Wednesday 1 August 2018

Paul Mason's Postcapitalism - A Detailed Critique - Chapter 5(4)

A New Technocratic Elite

Paul discusses the work of management guru Peter Drucker, who was also a student of Joseph Schumpeter. Drucker believed that information technology was changing some of the fundamental dynamics of capitalism, in relation to social and economic relations, and the politics built upon them. At the age of 90, in 1993, Drucker published his book, Post-Capitalist Society, in which he set out these ideas. 

Theories of post-capitalism had been produced before then. Hayek, in 1944, in The Road to Serfdom, had imagined that there was a synergy between the managers of large corporations in the West, with the bureaucrats in the East. James Burnham, in The Managerial Revolution, cited by Hayek, put forward the same thesis of the development of a new bureaucratic-collectivist ruling class. It formed the basis of the ideas of Burnham and Shactman's followers in the petit-bourgeois Third Camp that split from Marxism, in the late 1930's.  In the 1960's, Hayek's colleague, at the LSE, Ralf Dahrendorf, put forward his own post-capitalist thesis, along similar lines. 

If the other theories were based upon the rise of a managerial elite, Drucker's thesis was based more upon the rise of an intellectual or technological elite; an elite that was enabled to make knowledge and information more productive. Drucker believed that individuals within this elite could and would have to be trained to make connections, in their brains, that linked together information across a range of disciplines. 

As Paul points out, in fact, rather than this happening in the brains of individuals, it occurs in the collective brain of the network. Increasingly, computer power means that it occurs in the analysis of big data by powerful computers, able to identify connections that even large numbers of networked humans would not be able to identify. Part of the reason this becomes possible is that old hierarchical structures, in corporations are flattened out.

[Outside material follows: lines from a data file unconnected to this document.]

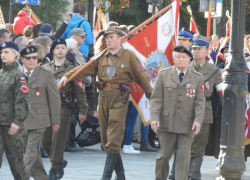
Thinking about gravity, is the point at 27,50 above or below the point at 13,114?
above

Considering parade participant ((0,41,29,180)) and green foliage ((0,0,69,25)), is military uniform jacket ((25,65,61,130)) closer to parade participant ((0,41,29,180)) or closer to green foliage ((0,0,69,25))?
parade participant ((0,41,29,180))

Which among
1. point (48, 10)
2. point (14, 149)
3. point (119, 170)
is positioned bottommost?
point (119, 170)

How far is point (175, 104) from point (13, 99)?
6.50 ft

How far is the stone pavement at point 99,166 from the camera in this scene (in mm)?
7629

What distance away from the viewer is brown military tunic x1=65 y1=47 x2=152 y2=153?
7.12m

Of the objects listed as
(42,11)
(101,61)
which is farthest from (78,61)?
(42,11)

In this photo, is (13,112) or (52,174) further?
(52,174)

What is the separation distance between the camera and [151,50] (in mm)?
8492

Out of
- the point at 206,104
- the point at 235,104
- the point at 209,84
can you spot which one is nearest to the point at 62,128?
the point at 206,104

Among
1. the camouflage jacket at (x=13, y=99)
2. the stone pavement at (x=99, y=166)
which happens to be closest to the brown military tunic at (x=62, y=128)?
the stone pavement at (x=99, y=166)

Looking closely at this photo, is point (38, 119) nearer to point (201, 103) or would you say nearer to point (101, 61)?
point (101, 61)

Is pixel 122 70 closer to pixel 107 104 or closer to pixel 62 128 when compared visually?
pixel 107 104

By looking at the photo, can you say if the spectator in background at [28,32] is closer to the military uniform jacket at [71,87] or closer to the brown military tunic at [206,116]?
the military uniform jacket at [71,87]

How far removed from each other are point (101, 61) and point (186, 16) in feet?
66.2
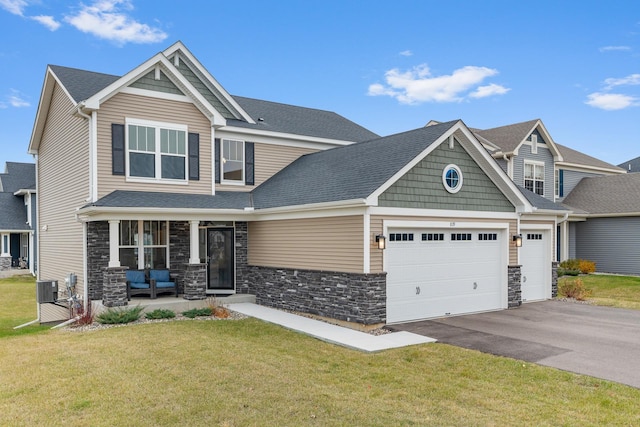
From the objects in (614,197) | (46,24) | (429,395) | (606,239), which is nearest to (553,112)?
(614,197)

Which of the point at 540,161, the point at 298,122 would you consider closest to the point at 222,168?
the point at 298,122

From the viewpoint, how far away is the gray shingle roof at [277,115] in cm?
1461

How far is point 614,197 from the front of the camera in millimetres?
24500

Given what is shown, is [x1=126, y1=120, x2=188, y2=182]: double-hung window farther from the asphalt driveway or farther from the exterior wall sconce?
the exterior wall sconce

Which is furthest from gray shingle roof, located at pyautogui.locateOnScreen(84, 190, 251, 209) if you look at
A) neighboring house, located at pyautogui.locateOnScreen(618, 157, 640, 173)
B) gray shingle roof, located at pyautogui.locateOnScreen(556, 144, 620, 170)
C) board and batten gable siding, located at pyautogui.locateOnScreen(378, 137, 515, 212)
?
neighboring house, located at pyautogui.locateOnScreen(618, 157, 640, 173)

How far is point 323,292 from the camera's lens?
1175cm

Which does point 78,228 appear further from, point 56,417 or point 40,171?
point 56,417

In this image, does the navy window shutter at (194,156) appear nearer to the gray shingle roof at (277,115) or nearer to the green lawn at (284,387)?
the gray shingle roof at (277,115)

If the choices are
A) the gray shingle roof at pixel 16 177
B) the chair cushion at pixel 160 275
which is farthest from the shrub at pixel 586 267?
the gray shingle roof at pixel 16 177

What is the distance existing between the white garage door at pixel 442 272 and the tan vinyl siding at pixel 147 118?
6.79 meters

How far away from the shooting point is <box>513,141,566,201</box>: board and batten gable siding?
23.6 metres

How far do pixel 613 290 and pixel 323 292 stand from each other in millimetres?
12693

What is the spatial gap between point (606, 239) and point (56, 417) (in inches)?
1011

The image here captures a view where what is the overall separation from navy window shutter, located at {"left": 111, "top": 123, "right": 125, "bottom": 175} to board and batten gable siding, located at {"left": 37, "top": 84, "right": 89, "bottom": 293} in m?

Information previously hoarded in silos begins to be shared and linked, as the silos themselves are networked. A metaphor for that is the way the old card index, which was the basis for the first computer databases, is replaced by the relational database, which, back in the 1980's, revolutionised the power, usefulness and speed of access to existing stored information. By the 1990's, optical disc storage, and faster processing, meant that Document Image Processing (DIP) systems could store vast amounts of data, with the ability to index on every word, and to quickly retrieve documents on that basis. It was a forerunner of internet search engines. 

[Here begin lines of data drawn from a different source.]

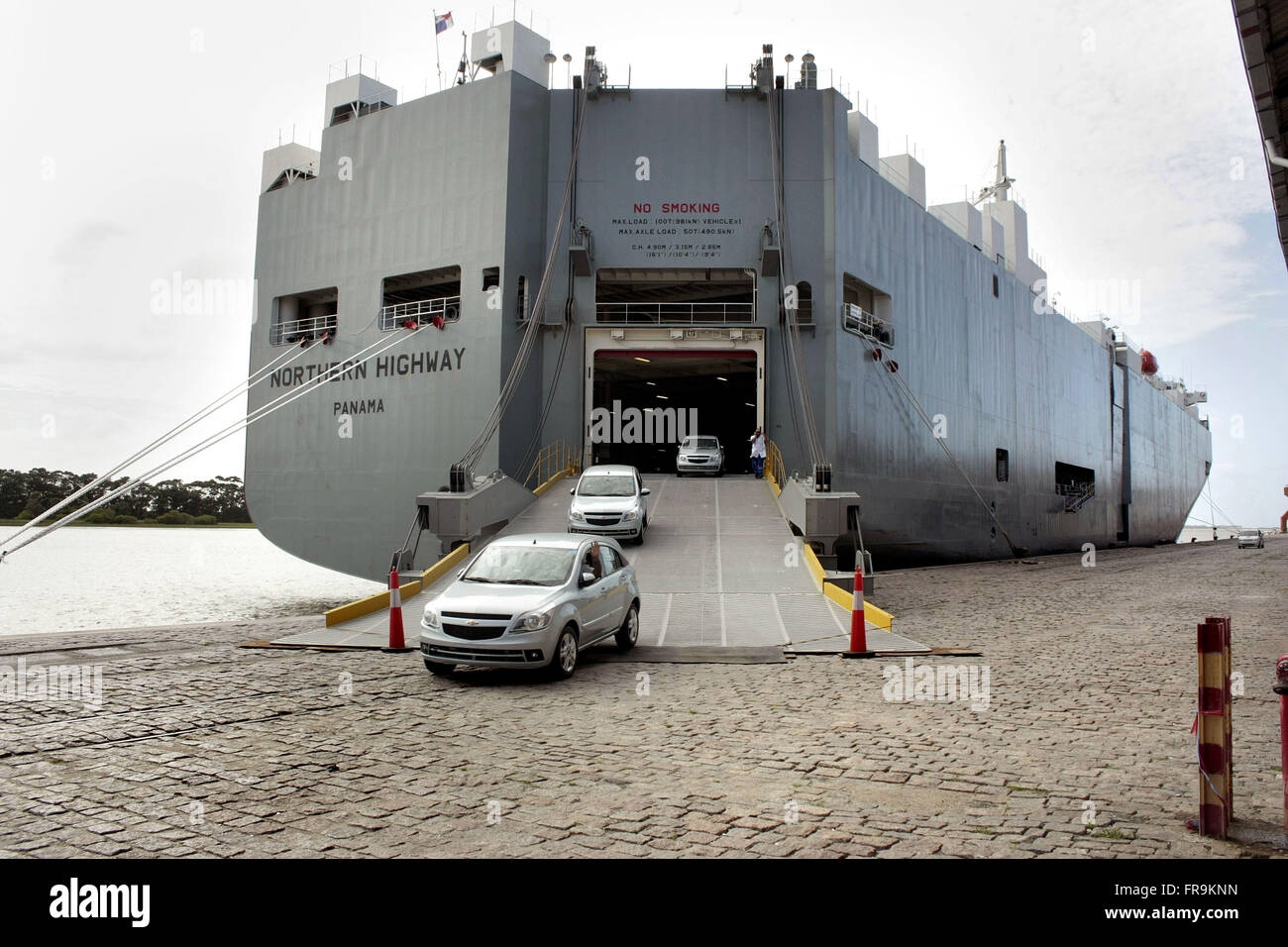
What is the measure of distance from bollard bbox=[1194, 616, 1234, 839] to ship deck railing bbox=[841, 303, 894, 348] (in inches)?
931

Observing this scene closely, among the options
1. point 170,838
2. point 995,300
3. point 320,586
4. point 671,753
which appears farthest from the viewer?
point 320,586

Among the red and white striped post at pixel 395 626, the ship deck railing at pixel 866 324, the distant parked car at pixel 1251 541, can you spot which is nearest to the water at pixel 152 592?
the red and white striped post at pixel 395 626

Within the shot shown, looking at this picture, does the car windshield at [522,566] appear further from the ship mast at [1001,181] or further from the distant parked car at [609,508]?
the ship mast at [1001,181]

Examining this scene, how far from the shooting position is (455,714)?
778 cm

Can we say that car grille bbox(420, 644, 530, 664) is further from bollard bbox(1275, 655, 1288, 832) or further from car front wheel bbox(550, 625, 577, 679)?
bollard bbox(1275, 655, 1288, 832)

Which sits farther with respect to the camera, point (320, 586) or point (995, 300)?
point (320, 586)

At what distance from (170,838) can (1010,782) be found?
16.1 feet

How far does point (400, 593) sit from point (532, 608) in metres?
5.55

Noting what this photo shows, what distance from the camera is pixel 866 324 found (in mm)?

And today the development of artificial intelligence and neural networks means that humans themselves can be removed from the process, with incredible amounts of data analysed and the connections and correlations identified where no human could ever have even dreamt they existed. For example, it's now possible for a computer to analyse an image of a retina, and to predict whether someone is likely to develop a range of diseases. Similar analyses of blood is making possible early detection of a range of cancers, and so on. 

Paul argues that the kind of elite that Drucker envisaged emerging as the representative of this new mode of production can be seen in the “T-shirted techno-bourgeoisie of the early twenty-first century.” If capitalism continues for the next fifty years on the basis of a fifth long wave, driven by information, then these are the people we should expect it to produce as its leaders, Paul argues. I disagree, but I will leave my main comments on that until covering later chapters in the book. Suffice it to say that, in the post-war period, what became apparent to, and worried Hayek, was the rise of the actual functioning capitalists, the day to day professional managers, increasingly drawn from the educated working-class, and themselves organised in the various white collar, often radical, trades unions. Yet, contrary to Hayek's fears, and the thesis of Dahrendorf, they never did exercise control over capital. The political power of the bourgeoisie, as with the landed aristocracy before them, continued to hold sway after their social function had disappeared. That political power enabled them to frame company law so as to appoint their own representatives to pursue their interests above those of the companies they owned the shares of. Indeed, it was that which played a large part in shaping the development over the last 30 years.